» Document passage
+--

A fond farewell to Phil England

More than 100 old friends and colleagues attended the funeral of Phil England at Mortlake Crematorium and the reception afterwards at Tamesis Club on Friday 20 June. They were welcomed at the Crematorium Chapel by Phil’s sons Adrian and Anthony and daughter Georgina and had responded to their request to wear brightly coloured ties and clothes in memory of their father. The service, which was conducted by the Rev. Ernest Forward, began with the hymn “Lord of all hopefulness” and ended with William Blake’s “Jerusalem”, included moving tributes to their father by Adrian, Georgina and Anthony.

At the reception, Brian Southcott, who had joined Tamesis some 10 years before Phil, and his late wife, Jean, recalled that at that time the club had no working toilets, only Elsans. He and Phil were each given a weekly task to do before the members arrived for sailing. Brian drew the more pleasant job of trundling several tanks of fresh water from Carter’s Boathouse. Phil was made responsible emptying the Elsans from the ladies’ changing room which was then in a gypsy caravan on the lawn!

When Carter’s Boathouse and lands were put up for sale Phil agreed with BP, the eventual buyer, not to attend the auction, leaving BP as the sole purchaser at a cheap price. BP then installed running water and electricity to Tamesis as an extension of their own supply.

In those days the Tamesis buildings were on an island surrounded by a stream running from the backwater next to Ariel to the stream surrounding Trowlock Island. The land was also engulfed by a mass of willow trees which had to be felled to create a car park and new entrance. One old member, Dick Marshall, an ex-Burma Chindit, could fell a tree in the time it took 20 other members to do the same.

Phil’s next enthusiastic development was to replace the tumbledown men’s changing rooms and camp shedding along the river frontage. As chairman or the RYA’s Sailing and Racing Committee Brian was able to arrange for Phil to meet the Sports Council members to discuss funding for sailing clubs and Phil charmed them into funding new changing rooms and a boat shed, the original building of which had given birth to Uffa’s Spoon, presented by Uffa Fox, for the biggest gaffe of the year. Phil also persuaded the members of the Council that Tamesis, which had the strongest Cadet fleet in the country, needed a new boat shed in which to build and keep their boats, and they agreed to meet half the cost.

Phil then turned to re-designing the old clubhouse and the replacement of the old kitchen and bar. He founded the Wednesday Working Party to harness the skills of retired members in maintaining and repairing the club buildings, retiring for lunch at a local pub. After 12 gruelling weeks at various hospitals in May and June, Phil finally showed us what he was made of by going to just one more lunch before taking up his final mooring.

Brian concluded by reading an Ode to Phil before proposing a toast to the memory of the club’s much loved Captain.

Tamesis Commodore Stewart Colley thanked Brian for his moving address and all those who had helped to organize the reception.
Phil’s tremendous contributions to the rebuilding of the Clubhouse were also recognized by a decision to call the new bar after him. Phil’s Bar was officially opened on 15 February 2009.

+--

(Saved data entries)
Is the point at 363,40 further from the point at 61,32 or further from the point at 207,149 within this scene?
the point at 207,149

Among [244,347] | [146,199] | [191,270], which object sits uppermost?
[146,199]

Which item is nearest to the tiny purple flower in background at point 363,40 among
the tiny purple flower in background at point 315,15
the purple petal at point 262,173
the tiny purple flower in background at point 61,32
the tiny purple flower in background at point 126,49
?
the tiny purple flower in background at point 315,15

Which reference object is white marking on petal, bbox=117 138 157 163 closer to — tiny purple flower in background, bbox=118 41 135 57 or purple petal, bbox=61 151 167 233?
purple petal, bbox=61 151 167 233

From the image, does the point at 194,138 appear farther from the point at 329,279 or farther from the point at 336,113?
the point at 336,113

+--

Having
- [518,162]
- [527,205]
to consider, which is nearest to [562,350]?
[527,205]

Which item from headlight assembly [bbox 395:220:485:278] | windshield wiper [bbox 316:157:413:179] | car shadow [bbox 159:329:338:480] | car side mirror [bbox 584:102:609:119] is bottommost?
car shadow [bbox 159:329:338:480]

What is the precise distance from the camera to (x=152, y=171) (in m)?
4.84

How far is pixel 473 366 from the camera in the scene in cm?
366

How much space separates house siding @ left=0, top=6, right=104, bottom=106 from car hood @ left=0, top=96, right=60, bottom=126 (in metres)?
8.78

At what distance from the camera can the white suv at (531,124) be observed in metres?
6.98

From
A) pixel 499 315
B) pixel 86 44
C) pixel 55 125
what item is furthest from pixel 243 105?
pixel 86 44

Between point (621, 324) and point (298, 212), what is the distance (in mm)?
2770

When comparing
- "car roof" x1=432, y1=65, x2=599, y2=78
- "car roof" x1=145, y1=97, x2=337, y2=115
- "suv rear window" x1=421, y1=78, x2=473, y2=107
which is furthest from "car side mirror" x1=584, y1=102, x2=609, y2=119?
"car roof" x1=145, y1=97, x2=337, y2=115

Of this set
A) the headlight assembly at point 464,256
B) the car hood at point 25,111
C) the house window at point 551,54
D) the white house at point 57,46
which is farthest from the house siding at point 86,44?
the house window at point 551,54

+--

» Required action
In the tribute to Phil England, what group did he found to use retired members' skills on the club buildings? Please answer briefly.

» Completed task
The Wednesday Working Party.